IFN-α and IFN-γ induce phosphorylation of STAT1 at Tyr701 in taste epithelium. Lingual epithelial pieces were excised from regions that either were devoid of any taste buds (NT) or contained fungiform (FF) or circumvallate and foliate (CV-F) taste buds. Three parallel sets of samples were treated with recombinant murine IFN-α (5 × 10³ units/ml), IFN-γ (1 × 10⁴ units/ml), or buffer only (control) for 1 h. A, Top, Western blot using phospho-STAT1 (p-STAT1, Y701)-specific antibody. Middle and bottom, The membrane used in the top was stripped and reblotted with a polyclonal antibody against total STAT1 covering both STAT1α and STATβ (STAT1, middle) and a monoclonal antibody against β-actin (bottom). B, Plot of signal intensities from Western blots in A analyzed using imaging software. The relative levels of p-STAT1 were normalized against the levels of β-actin in each sample.
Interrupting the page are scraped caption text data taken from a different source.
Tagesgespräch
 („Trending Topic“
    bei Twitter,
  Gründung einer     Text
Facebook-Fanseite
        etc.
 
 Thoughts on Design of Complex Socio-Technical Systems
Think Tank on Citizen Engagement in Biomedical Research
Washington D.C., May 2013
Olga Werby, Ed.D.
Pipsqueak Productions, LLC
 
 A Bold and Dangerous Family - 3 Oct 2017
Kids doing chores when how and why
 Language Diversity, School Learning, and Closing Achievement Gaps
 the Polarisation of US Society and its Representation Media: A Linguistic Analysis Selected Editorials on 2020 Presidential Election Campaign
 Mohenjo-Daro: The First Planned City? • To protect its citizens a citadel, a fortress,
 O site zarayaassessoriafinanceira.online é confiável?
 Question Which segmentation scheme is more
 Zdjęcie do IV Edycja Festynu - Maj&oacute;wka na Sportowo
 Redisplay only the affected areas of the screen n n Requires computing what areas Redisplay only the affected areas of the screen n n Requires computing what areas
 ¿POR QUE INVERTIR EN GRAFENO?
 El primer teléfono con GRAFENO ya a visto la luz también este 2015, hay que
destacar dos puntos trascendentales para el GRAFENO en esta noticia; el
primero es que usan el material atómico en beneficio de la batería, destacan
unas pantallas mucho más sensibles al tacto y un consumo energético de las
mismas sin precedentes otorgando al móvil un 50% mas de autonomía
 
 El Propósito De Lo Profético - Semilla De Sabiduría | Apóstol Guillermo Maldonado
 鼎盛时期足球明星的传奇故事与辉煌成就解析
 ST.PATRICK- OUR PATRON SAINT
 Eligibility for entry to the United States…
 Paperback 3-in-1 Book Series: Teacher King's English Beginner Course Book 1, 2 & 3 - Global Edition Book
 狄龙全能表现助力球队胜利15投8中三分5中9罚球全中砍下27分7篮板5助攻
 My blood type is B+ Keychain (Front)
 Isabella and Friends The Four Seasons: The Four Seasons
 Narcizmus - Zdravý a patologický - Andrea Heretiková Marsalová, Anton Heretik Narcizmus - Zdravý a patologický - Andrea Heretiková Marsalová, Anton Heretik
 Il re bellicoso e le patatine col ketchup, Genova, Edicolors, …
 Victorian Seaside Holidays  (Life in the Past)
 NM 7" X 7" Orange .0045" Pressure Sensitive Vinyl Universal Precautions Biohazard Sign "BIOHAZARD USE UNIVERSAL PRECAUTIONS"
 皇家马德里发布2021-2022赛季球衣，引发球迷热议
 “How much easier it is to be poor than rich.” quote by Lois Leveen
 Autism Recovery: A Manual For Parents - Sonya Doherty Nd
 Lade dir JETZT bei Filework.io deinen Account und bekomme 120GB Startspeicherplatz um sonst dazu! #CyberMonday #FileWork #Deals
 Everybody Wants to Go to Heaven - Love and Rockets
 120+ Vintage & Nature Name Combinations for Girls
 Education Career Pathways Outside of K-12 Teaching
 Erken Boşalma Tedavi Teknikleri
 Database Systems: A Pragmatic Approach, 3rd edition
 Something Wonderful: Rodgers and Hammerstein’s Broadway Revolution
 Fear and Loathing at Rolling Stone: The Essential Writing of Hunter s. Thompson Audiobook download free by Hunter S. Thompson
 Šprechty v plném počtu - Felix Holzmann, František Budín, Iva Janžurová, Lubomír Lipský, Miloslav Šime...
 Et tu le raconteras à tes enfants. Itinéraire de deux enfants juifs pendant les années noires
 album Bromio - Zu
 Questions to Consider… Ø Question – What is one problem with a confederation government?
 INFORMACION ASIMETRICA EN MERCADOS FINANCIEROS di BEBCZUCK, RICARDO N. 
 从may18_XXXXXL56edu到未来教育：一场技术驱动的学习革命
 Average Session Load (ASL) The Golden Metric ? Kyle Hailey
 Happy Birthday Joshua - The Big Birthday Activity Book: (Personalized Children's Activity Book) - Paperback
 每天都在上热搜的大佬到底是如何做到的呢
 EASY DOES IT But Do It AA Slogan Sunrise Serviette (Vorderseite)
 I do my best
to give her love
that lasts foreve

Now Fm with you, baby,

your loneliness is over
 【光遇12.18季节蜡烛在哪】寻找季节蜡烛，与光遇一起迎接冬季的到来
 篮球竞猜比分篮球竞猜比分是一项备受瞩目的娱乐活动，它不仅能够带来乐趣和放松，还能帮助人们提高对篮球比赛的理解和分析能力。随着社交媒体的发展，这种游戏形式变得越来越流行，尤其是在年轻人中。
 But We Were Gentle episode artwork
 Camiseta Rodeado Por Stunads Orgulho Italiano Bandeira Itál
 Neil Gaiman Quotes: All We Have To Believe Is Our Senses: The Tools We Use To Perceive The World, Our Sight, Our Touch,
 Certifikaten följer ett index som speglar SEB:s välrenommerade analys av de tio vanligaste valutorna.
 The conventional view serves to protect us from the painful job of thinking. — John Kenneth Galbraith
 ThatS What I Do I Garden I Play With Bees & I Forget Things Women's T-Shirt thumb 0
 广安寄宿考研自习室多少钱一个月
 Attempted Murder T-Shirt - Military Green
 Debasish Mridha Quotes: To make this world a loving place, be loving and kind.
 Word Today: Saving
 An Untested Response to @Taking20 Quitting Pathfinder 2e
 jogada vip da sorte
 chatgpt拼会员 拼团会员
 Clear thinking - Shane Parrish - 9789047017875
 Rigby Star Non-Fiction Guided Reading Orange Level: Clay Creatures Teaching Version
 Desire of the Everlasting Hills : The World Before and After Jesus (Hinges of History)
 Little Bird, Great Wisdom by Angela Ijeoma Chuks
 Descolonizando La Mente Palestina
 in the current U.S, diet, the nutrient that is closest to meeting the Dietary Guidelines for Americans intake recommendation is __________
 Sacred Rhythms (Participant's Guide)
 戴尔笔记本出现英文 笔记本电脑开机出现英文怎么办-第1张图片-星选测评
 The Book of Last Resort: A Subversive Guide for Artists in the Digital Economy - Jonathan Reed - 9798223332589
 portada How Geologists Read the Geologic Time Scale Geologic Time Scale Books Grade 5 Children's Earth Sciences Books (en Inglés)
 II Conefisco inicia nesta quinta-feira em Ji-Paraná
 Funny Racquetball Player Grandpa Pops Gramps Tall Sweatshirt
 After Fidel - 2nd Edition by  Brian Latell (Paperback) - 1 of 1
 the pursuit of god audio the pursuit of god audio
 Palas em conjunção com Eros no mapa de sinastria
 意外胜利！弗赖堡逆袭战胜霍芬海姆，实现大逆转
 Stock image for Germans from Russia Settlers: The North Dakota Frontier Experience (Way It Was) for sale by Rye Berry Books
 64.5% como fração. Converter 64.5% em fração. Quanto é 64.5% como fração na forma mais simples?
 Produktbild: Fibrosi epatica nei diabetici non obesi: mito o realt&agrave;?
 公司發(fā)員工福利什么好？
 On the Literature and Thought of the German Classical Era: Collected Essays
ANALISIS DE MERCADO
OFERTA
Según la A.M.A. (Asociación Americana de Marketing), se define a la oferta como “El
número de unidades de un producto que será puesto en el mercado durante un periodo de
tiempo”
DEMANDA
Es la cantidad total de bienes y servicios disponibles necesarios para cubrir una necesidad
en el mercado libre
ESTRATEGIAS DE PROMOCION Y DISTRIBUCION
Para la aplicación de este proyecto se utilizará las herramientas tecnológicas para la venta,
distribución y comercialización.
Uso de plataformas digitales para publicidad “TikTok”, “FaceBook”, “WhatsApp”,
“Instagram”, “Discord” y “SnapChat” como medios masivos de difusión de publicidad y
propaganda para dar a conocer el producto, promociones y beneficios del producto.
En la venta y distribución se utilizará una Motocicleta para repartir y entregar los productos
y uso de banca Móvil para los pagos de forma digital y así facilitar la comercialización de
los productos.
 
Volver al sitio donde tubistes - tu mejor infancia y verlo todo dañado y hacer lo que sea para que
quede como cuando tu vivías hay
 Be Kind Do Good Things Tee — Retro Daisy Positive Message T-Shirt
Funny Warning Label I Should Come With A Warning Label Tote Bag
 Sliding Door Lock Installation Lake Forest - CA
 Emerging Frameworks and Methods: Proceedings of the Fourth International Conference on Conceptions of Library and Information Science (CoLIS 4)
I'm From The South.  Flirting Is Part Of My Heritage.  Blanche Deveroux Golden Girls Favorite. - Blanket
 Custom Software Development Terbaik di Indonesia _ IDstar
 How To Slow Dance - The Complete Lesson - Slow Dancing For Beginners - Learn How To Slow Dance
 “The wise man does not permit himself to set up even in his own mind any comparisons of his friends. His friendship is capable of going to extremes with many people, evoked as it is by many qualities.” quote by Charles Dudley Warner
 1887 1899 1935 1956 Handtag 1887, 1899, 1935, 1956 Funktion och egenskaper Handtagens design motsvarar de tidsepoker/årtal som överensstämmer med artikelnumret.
The level of p-STAT1 in the control nontaste sample was arbitrarily set to 1. Error bars represent SEM.

Figure 6.

Inflammation induces the expression of IFN-inducible genes and decreases the level of c-fos mRNA in taste buds. A, Mice were injected intraperitoneally with either placebo (PBS) or inflammatory stimuli [LPS, 5 mg/kg in PBS, or poly(I:C), 25 mg/kg in PBS]. Six hours after injection, total RNA was isolated from nontaste (NT) and taste [circumvallate and foliate (CV-F)] lingual epithelium. Gene expression was analyzed by quantitative real-time RT-PCR. Data for five IFN-inducible genes (2–5A synthetase, Irf1, Mx1, Pkr, and Stat1) and the c-fos gene are shown. The relative expression levels of these genes were normalized using Gapdh as the endogenous control. The expression levels of these genes in PBS-treated nontaste samples were set to 1. Error bars represent SEM. The PCR primers used in this experiment are listed in Table 2. B, Expression of Irf1 in taste bud cells after LPS treatment. Mice were injected intraperitoneally with 5 mg/kg LPS. Six hours after injection, circumvallate tissues were processed for in situ hybridization with antisense (AS) or sense (S) probes to Irf1.

Figure 7.

IFN treatments increase apoptotic cell death in taste buds. Mice were injected intraperitoneally with PBS, IFN-α (5 × 10³ units in PBS per mouse), or IFN-γ (2 × 10⁴ units in PBS per mouse) daily for 2 or 5 d as indicated. A, Representative immunofluorescence images of circumvallate sections from PBS-treated or IFN-γ-treated mice (5 d) stained with cleaved caspase-3 antibody (top) or corresponding images of DAPI staining (bottom). Arrows in the top point to cleaved caspase-3-positive taste cells; their corresponding taste buds in DAPI images of the bottom are marked by circles. B, The apoptotic index of circumvallate taste buds is represented as the percentage of cleaved caspase-3-positive taste buds. Error bars represent SEM; *p < 0.05; **p < 0.001. C, Peeled-off nontaste or taste [circumvallate and foliate (CV-F)] tongue epithelium was incubated for 48 h in culture medium only (control) or culture medium containing IFN-α (5 × 10³ units/ml) or IFN-γ (2 × 10⁴ units/ml). Cell lysates were assayed by Western blot analysis for cleaved PARP and β-actin. The positions of molecular weight markers are shown on the left.

Figure 8.

A model for inflammation-induced taste disorders. Inflammation caused by immune responses to infection, tissue damage, or autoimmunity releases type I (IFN-α/β) and type II (IFN-γ) IFNs. IFNs bind to type I or II IFN receptors (IFNAR or IFNGR) on taste bud cells and trigger the phosphorylation of STAT proteins. Phosphorylated STAT proteins form active transcription complexes and stimulate the expression of IFN-inducible genes, including Irf1, Pkr, and Stat1. Highly induced expression of these genes increases apoptotic cell death in taste bud cells and results in a net loss of functional taste receptor cells.